De nombreux utilisateurs signalent que Claude propose fréquemment des conseils de sommeil à des moments inappropriés, le cas typique étant "me dire de me reposer à 8h30 du matin et de reprendre demain matin". Ce n'est pas propre à Claude. En novembre 2025, Andrej Karpathy, co-fondateur d'OpenAI, ayant obtenu un accès anticipé à Gemini 3, a informé le modèle que nous étions en 2025. Gemini 3 a persisté à ne pas le croire, l'accusant à plusieurs reprises de mentir, et ce n'est qu'après une recherche en ligne par le modèle qu'il a découvert son incapacité à confirmer la date hors connexion. Karpathy qualifie ces comportements inattendus qui exposent les défauts sous-jacents des LLM d'"odeur de modèle".
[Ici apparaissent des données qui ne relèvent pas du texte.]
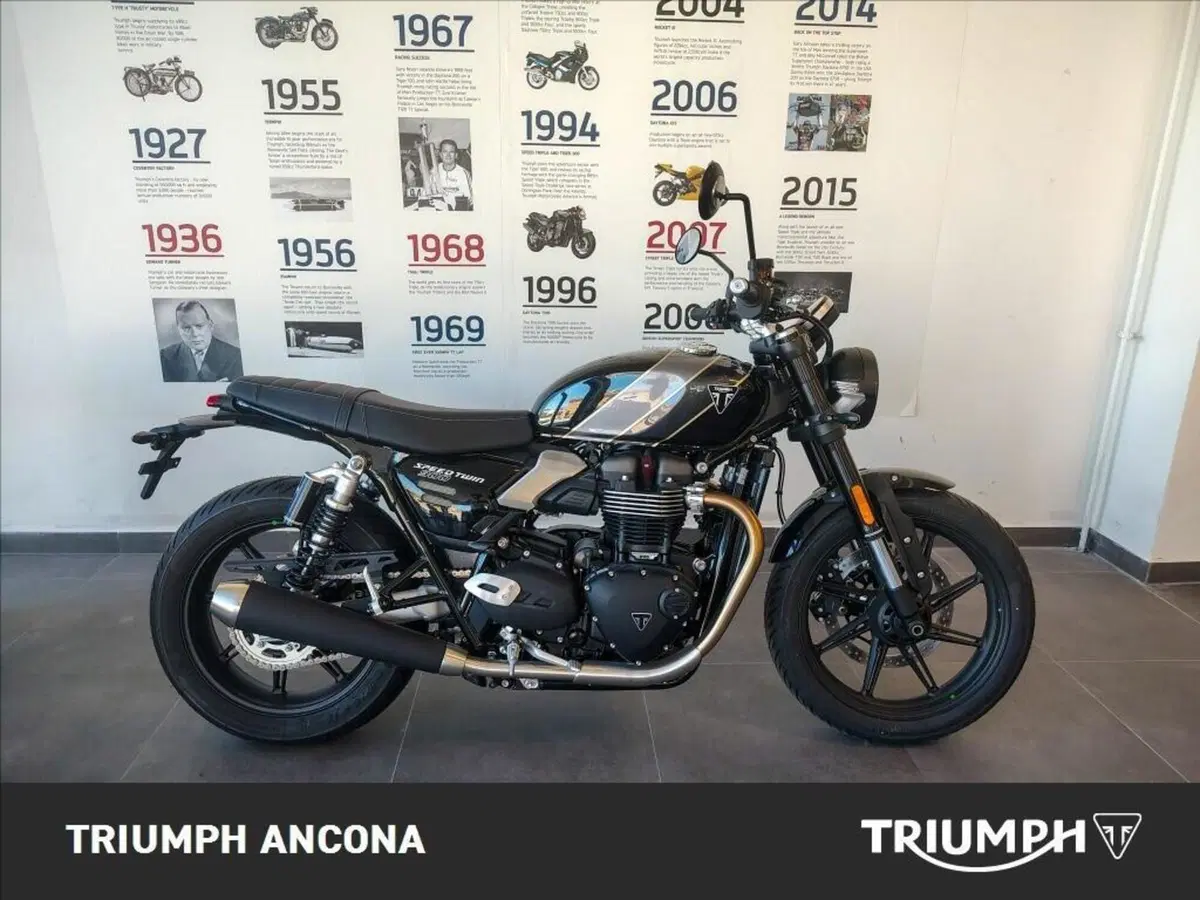 Triumph Speed Twin 900 (2025 - 26) (2)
Le "sens du temps" du modèle dépend de trois sources : la date de clôture de l'entraînement (déjà passée), la date actuelle injectée via le prompt système (dépend d'une injection technique), et les informations temporelles mentionnées par l'utilisateur dans la conversation (fragmentées). En l'absence d'un point d'ancrage temporel stable, un modèle entraîné à "se soucier du rythme de vie de l'utilisateur" se retrouve naturellement dans la position inconfortable de "je devrais me soucier, mais je ne sais pas si c'est le moment".
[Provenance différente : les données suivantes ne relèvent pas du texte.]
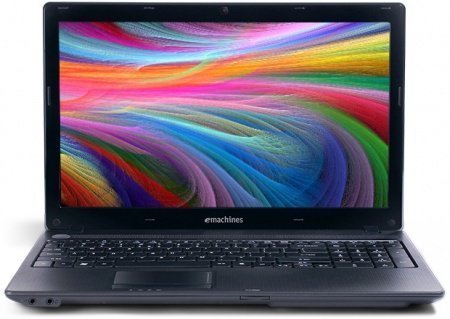 Acer eMachines eME732Z-P612G25Mikk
Une partie de la difficulté de la "correction" évoquée par McAllister réside précisément là. Le problème n'est pas simplement de supprimer une instruction "se soucier du sommeil", car l'instruction en elle-même est raisonnable et a de la valeur dans certains scénarios utilisateurs. Le problème est d'amener le modèle à apprendre à juger "quand il faut se soucier, et quand il faut se taire". Cette capacité de jugement contextuel à granularité fine est justement le point faible de la génération actuelle de LLM.
Une question sans réponse
L'entraînement des rôles chez Anthropic est unique dans le secteur. En publiant des recherches sur le "bien-être des modèles", en publiant une Constitution, en discutant d'"entraînement des rôles", cette entreprise est allée plus loin qu'aucun de ses concurrents. Cette posture radicale a été le capital qui a valu à Anthropic la réputation des utilisateurs et la confiance des clients entreprises, et constitue également l'un des piliers de son évaluation actuelle dépassant les 3000 milliards de dollars.
Mais le "Bug de l'insistance au sommeil" soulève une question qui reste sans réponse : lorsqu'une entreprise d'IA choisit de façonner son modèle comme une "personnalité avec du caractère", assume-t-elle simultanément l'entière responsabilité des actions imprévues de "cette personnalité" ?
McAllister a promis une correction, mais la direction de cette correction reste ambiguë. Anthropic peut choisir de réduire le poids de l'instruction "bien-être de l'utilisateur", au prix de perdre la différenciation de réputation "chaleureuse et attentionnée" de Claude. Elle peut aussi choisir de conserver un poids élevé et d'y superposer une logique de jugement contextuel, mais cela exige du modèle une capacité de perception du temps et de la situation qu'il ne possède pas actuellement.
Quelle que soit la voie choisie, il faut revenir à une décision produit plus fondamentale : dans le contexte d'un assistant IA généraliste, comment hiérarchiser le "souci de l'utilisateur" et le "respect de l'autonomie de l'utilisateur" ? Ce n'est pas un problème technique, mais une question de philosophie produit. Un développeur Reddit qu'on a sans cesse exhorté à aller dormir a, sans le vouloir, mis cette question sur la table pour toute l'industrie.